With four new Star Trek series currently streaming, and a new film in production, the franchise is as popular as ever. On the 55th anniversary of the broadcast of the first Star Trek episode, you are invited to join an exciting hour-long trek through international law to explore strange new worlds, seek out new life and new civilizations, and boldly go where no one has gone before!
In this lunch-hour presentation, Co-Dean Scharf will discuss current controversial issues in international law by comparing them to the interstellar law encountered by Captain Picard and the intrepid crew of the Enterprise in seven years of Star Trek: The Next Generation.
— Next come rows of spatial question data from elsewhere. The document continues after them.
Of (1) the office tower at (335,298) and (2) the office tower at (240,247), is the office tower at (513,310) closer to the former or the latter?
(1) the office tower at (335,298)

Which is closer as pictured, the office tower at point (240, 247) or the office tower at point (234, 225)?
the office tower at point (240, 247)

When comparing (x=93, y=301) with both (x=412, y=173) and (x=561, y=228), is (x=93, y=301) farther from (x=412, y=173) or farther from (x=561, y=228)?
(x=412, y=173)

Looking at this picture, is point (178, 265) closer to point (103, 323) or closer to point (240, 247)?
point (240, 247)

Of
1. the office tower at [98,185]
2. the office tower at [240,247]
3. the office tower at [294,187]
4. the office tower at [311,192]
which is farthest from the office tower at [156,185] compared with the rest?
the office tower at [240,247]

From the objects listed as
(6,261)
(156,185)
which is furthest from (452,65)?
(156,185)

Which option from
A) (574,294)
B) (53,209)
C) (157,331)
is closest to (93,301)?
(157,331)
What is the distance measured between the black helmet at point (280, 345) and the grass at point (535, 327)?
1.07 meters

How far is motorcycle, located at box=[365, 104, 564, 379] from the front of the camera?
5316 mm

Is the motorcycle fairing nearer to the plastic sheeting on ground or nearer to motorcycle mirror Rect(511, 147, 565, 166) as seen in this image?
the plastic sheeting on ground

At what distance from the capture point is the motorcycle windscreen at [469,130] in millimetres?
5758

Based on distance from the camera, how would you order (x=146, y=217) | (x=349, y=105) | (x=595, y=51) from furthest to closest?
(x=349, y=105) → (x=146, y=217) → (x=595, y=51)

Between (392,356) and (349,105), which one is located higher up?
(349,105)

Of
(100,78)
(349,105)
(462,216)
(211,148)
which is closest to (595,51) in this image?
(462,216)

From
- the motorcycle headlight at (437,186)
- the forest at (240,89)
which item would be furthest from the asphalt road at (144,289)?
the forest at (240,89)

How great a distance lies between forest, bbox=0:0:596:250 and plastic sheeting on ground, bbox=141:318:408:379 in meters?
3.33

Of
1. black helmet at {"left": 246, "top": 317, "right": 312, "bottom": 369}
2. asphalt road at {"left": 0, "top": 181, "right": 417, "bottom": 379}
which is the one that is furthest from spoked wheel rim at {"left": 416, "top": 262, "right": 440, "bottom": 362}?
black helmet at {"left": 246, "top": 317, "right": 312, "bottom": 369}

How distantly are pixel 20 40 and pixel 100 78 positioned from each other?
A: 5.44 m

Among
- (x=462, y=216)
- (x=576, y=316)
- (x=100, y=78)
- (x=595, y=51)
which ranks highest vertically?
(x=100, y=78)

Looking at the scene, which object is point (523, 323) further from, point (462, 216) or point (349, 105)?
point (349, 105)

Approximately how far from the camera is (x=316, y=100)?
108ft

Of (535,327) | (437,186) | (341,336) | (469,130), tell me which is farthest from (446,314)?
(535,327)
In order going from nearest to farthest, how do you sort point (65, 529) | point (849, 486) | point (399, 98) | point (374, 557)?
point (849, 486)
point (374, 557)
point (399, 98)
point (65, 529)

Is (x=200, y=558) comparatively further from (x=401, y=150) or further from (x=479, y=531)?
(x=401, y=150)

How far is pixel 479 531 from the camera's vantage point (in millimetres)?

The presentation covers everything from the law governing the use of force to human rights law, the law of the sea to international environmental law, and treaty interpretation to international arbitration.
The event will include an introduction by Christian Jorgensen, legal advisor of the American Red Cross’s national headquarters, and an interactive Q&A via chat.
Naturally, I cited Scharf in my 2003 article. And we both cited the imaginative and exemplary work of Nova Southeastern Professors Paul Joseph and Sharon Carton. This vein of research and pedagogy rendered me fortunate to meet Joseph before he passed away much too early, in 2003, and also to meet Professor Christine Corcos, a treasured colleague, collaborator, and expert in teaching law with popular culture.
Incidentally, "Star Trek Day" on September 8 marks, as the CWRU event description says, the first franchise broadcast in 1966. But the more important date of consequence in the lore of the Prime Directive is April 5, First Contact Day.
While we're on the subject, check out this paean to Trek from WNYC's Brooke Gladstone. This is a reprise of a 2006 piece, honoring Gene Roddenbery's birthday, August 19, 1921, a century ago.